О толковании Торы методом д(е)раш см. Введение.
Еврейская практика библейской экзегетики у Цигельмана сочетается с постмодернистской поэтикой пространных (фиктивных) комментариев, продолжающих рассказывать историю дальше, например, в примечаниях: ср. [Lunde 2006] о «сверхточном, почти наивном комментарии» в «Подлинной истории „Зеленых музыкантов“» (1999) Евгения Попова и рассказах Вячеслава Пьецуха [Ibid: 75–79, здесь 78]; Лунде пишет о клише постмодернистской «литературы сносок» [Iid: 79].
Ср.: «Шебсл-музыкант кратко описан в книжке Иехезкеля Котика, которая называется „Зихройнэс“ („зихронот“ – воспоминания). Эта книжка до недавнего времени была только на идише, недавно переведена на русский язык. Я когда-то делал переводы каких-то кусков для себя. А потом, копаясь в своих бумагах, нашел там своего героя, Шебсла, и краткую историю его встречи с царским наместником» [Топоровский 2010].
Иван Федорович Паскевич – реальное историческое лицо: российский император Николай I пожаловал ему титул светлейшего князя Варшавского за подавление польского восстания 1831 года.
Короткий отрывок «142. А Шебсл уж вступил» [Там же: 150] искусный толкователь реб Довидл впоследствии толкует так: «…куда он вступил? Он вступил в отношения с кричавшими „Стой!“» [Там же]. Здесь не только вольно придумывается микросюжет, но и глаголу «вступить» приписывается фигуративное значение – создается зевгма. Похожим образом целые линии аргументации в комментариях опираются на коннотации, аллюзии или интертекстуальные аналогии (ср., например: [Там же: 158]).

### КРАТКОЕ ЗАДАНИЕ 1
Выпишите в порядке появления все годы, упомянутые в приведённом тексте о комментариях у Цигельмана.
### КРАТКОЕ ЗАДАНИЕ 2
За что, согласно приведённому тексту о комментариях у Цигельмана, Николай I пожаловал Паскевичу титул светлейшего князя Варшавского?
### КРАТКОЕ ЗАДАНИЕ 3
Продолжите приведённый текст о комментариях у Цигельмана, начиная после его последнего предложения.
Эти данные получены из другого источника.

### ФРАГМЕНТЫ ДАННЫХ
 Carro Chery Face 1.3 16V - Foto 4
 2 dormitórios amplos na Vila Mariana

--

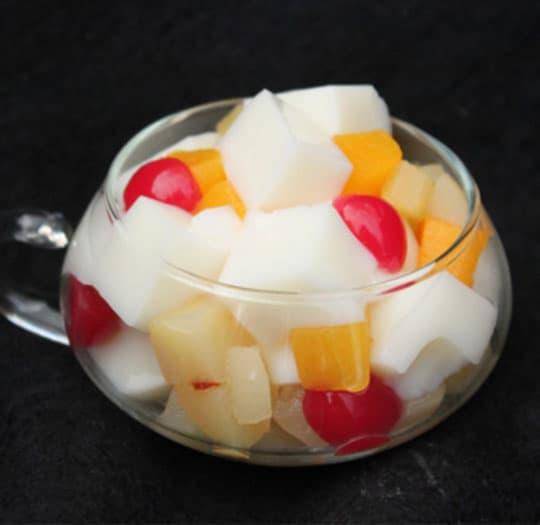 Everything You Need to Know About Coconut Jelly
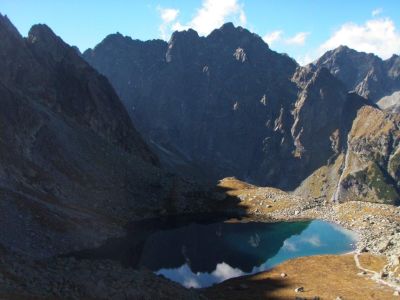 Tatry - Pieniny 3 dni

### ПОЛЕ ОТВЕТА 1
2006, 1999, 2010, 1831

### ПОЛЕ ОТВЕТА 2
За подавление польского восстания 1831 года.

### ПОЛЕ ОТВЕТА 3
Исключительная плотность чудесных событий пародирует сюжет хасидской вундер-майсе с ее религиозно-развлекательным характером. Например, когда Шебсл влетает в кабинет графа, тот превращается в буддистское божество, его окутывает облако, после чего Шебсл начинает излучать свет [Там же: 259].
Образ встреченного путешественниками краснолицего Менаше бен-Йосефа из потерянных колен Израилевых иронически отсылает к новоизраильскому военному дискурсу и типу «мускульного еврея». Вместе с тем ему присущи черты неотесанного русского Ивана и былинного богатыря. Он носит меховую шапку, пояс с львиной головой и держит в руке стальные вилы; от его крика прячутся дикие звери и пресмыкающиеся. Он превозносит героические победы своего племени над врагами-язычниками, окружающими краснолицых евреев со всех сторон , и пытается убедить Шебсла и его спутников отказаться от жалкого прозябания в диаспоре и остаться с ними. Однако Шебсл отклоняет предложение «исцелиться». Разговор Менаше бен-Йосефа и Шебсла напоминает о двух конкурирующих со времен возникновения сионизма концепциях еврейской истории: жизнь во времени (в еврейской диаспоре с надеждой на искупление) и жизнь в пространстве (собрание на Святой Земле и отмена сакрального времени) (см.: [Там же: 284–289]). В конце Менаше бен-Йосеф побеждает дракона и спасает лошадей путешественников: взаимная помощь хотя бы свидетельствует о еврейской солидарности.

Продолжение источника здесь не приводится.